Le 3 juillet, l’AEMF a souligné que certains contrats proposés sur des plateformes de marchés de prédiction telles que Polymarket et Kalshi pourraient relever de la surveillance de la directive MiFID II (Markets in Financial Instruments Directive II), car ils pourraient s’apparenter à des options binaires.

Infographic on ESMA's statement about event markets

L’autorité de régulation a précisé que « seuls les contrats sur événements dont la question porte sur un sous-jacent mentionné aux points C(4) à (10) de l’annexe I de la directive MiFID II sont classés comme des instruments financiers », ce qui inclut les options, les contrats à terme, les swaps et les contrats dérivés liés à différents sujets.

L’AEMF a déclaré que les contrats événementiels qui remplissent les critères des instruments financiers « sont des produits dérivés et relèvent du champ d’application des mesures temporaires d’intervention sur les options binaires », et sont soumis aux mesures de protection des marchés mises en place par les autorités nationales compétentes (ANC) dans chacune de leurs juridictions.

La dénomination ou la qualification attribuée à ces produits dérivés en tant que « contrats liés à un événement » est « sans importance », a affirmé l’AEMF, et les entreprises qui les proposent doivent procéder à une évaluation approfondie de ces offres et se conformer aux exigences réglementaires en vigueur, notamment en obtenant une autorisation pour leur distribution, même si celle-ci est limitée aux clients non particuliers.

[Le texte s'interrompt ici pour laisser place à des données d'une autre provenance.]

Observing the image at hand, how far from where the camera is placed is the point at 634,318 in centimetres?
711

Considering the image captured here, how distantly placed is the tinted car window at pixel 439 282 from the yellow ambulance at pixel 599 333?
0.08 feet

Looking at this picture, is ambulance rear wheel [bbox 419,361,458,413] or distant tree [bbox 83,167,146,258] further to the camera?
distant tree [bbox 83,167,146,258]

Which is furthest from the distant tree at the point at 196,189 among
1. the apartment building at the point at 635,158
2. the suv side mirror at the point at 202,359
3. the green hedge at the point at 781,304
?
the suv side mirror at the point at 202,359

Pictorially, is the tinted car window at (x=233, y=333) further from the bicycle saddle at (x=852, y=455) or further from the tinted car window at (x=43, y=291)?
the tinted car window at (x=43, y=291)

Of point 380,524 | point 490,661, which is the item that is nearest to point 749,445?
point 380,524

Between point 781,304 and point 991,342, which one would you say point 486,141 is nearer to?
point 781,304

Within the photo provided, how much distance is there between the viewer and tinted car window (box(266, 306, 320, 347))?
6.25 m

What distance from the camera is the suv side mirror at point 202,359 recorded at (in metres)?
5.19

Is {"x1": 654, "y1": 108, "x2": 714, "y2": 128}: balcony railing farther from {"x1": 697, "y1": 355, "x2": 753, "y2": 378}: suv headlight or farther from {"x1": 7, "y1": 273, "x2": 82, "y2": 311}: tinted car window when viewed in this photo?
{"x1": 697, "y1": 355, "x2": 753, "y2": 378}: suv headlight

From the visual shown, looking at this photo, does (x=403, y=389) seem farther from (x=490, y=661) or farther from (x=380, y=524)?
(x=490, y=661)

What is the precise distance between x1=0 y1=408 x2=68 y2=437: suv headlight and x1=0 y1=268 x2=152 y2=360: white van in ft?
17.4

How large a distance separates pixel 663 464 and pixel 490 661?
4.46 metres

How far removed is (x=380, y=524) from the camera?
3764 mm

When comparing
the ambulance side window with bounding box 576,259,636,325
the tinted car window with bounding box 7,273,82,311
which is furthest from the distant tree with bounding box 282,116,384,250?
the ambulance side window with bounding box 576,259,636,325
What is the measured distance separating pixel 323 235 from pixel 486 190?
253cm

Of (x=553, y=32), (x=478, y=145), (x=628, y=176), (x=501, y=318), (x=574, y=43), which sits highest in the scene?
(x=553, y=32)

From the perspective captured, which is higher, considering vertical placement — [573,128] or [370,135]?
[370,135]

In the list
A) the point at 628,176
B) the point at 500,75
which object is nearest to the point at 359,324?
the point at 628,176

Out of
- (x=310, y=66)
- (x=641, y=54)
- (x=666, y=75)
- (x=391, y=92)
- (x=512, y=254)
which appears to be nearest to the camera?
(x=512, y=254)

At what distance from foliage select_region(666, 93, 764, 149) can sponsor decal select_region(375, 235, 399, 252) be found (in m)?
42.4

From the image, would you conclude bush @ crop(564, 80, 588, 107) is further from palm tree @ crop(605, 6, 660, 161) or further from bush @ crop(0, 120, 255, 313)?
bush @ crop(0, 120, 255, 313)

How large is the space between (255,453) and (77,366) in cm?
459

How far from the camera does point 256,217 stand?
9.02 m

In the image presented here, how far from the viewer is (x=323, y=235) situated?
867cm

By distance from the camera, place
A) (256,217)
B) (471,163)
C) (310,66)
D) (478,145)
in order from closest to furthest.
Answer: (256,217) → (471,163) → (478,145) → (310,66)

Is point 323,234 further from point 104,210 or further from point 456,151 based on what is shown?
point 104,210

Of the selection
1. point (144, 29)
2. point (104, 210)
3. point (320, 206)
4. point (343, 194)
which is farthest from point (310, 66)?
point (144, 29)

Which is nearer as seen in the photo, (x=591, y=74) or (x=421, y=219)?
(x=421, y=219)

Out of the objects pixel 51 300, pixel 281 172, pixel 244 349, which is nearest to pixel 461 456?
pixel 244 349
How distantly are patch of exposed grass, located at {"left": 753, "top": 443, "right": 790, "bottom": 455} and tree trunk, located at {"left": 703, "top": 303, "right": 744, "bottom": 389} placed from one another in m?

« Dans certains cas, un investisseur peut recevoir un “coupon” ou une “récompense” représentant les intérêts perçus sur les fonds versés. L’existence d’un tel “coupon” ou d’une telle “récompense” ne modifie en rien la nature binaire du contrat événementiel lui-même », a conclu l’AEMF.

Cris Carrascosa, PDG d’ATH21, un cabinet d’avocats européen, a souligné que cette déclaration ne freinait pas l’innovation, mais rappelait plutôt aux entreprises la portée de la réglementation en vigueur. « Le véritable défi pour les entreprises réside dans l’analyse préalable — au cas par cas, en examinant les caractéristiques réelles du produit plutôt que son étiquette », a-t-elle estimé.

Cet article a été traduit de l'anglais à l'aide de l'IA. La version originale en anglais fait foi ; les traductions automatiques peuvent contenir des inexactitudes, en particulier dans la terminologie juridique et réglementaire.